Trotzdem waren sie oft eben eher dazu da, einer
Kultivierung des
"»Bekümmertseins«" zu dienen, als der Mahnung über die Vergänglichkeit
irdischen Daseins.
Und auch die Aufforderung zu einer christlichen
Lebensführung, die die letzten Dinge im Sinne der christlichen Eschatologie
stets vor Augen hat, dürfte dabei eher von untergeordneter Bedeutung gewesen
sein.
Das Vanitas-Motiv war, so sehr es auch als Ausdruck eines
allumfassenden, allzu leicht verständlichen Lebensgefühls erscheint, eben
auch en vogue, war eine Mode, die der adeligen und bürgerlichen
Selbstdarstellung offensichtlich gut tat, wie denen, die so gestaltete Werke
als Auftragskunst angefertigt haben.
Wer diesen Aspekt entsprechend gewichtet, wird über den Zugang weniger über
Bilder wählen, die Vanitas im Sinne der allgemeinen Memento-mori-Forderung
"liest", sondern über Porträts, in denen Vanitas-Motive wie z.
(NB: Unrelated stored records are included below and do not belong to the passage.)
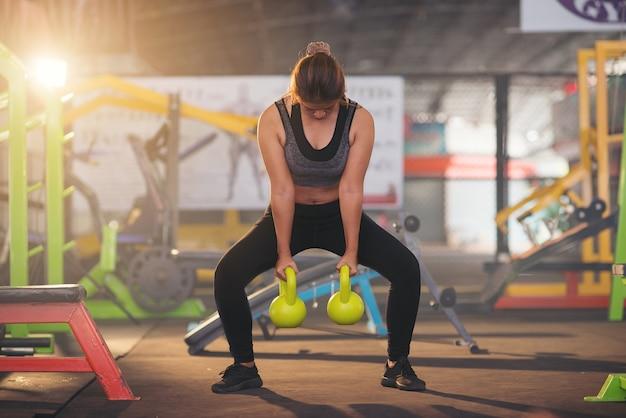 Mujer en ropa deportiva haciendo ejercicios de crossfit con campana caldera. concepto saludable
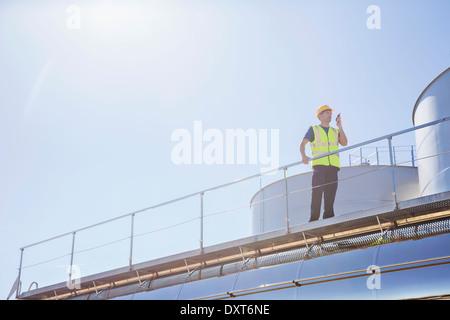 Arbeiter mit Walkie-talkie auf Plattform neben Silage Speichertürme - Stockfoto
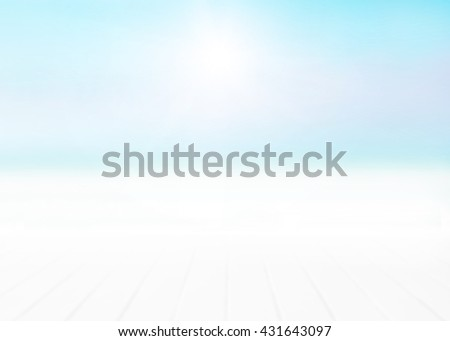 Blurred wood floor with white blue surfing wave background. Blue water and sky bright. Nature wallpaper blur of sea daytime. Focus to wooden in the foreground. Timber pattern texture stage. - stock photo
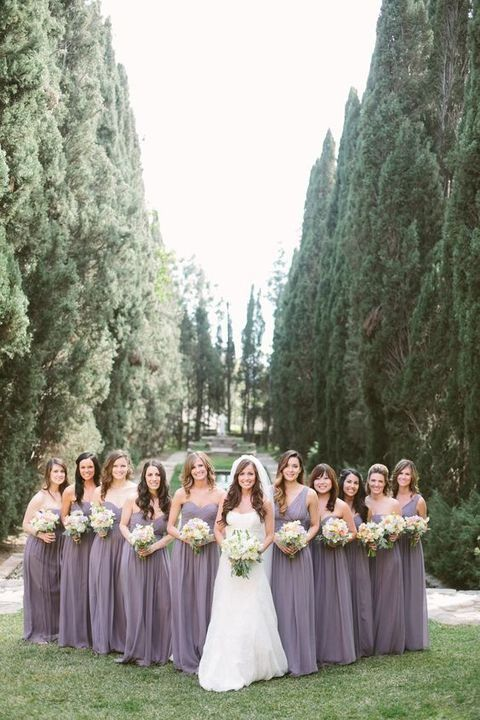 strapless maxi lavender gowns for the bridesmaids and a one shoulder one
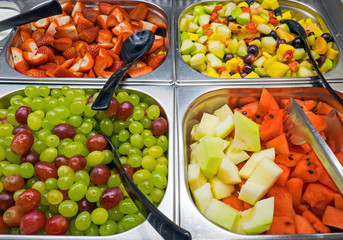 Different kinds of fruit salad seen at a buffet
B. der fast
obligatorische "Totenschädel" zu den fast unabdingbaren Stilelementen der
Selbstdarstellung gehörten. Der Gedanke den Vergleich mit Profilfotos der
Jugendlichen für ihre Accounts in den sozialen Netzwerken mit
"Vanitas-Porträts" der Bildenden Kunst zu vergleichen, liegt dabei nahe.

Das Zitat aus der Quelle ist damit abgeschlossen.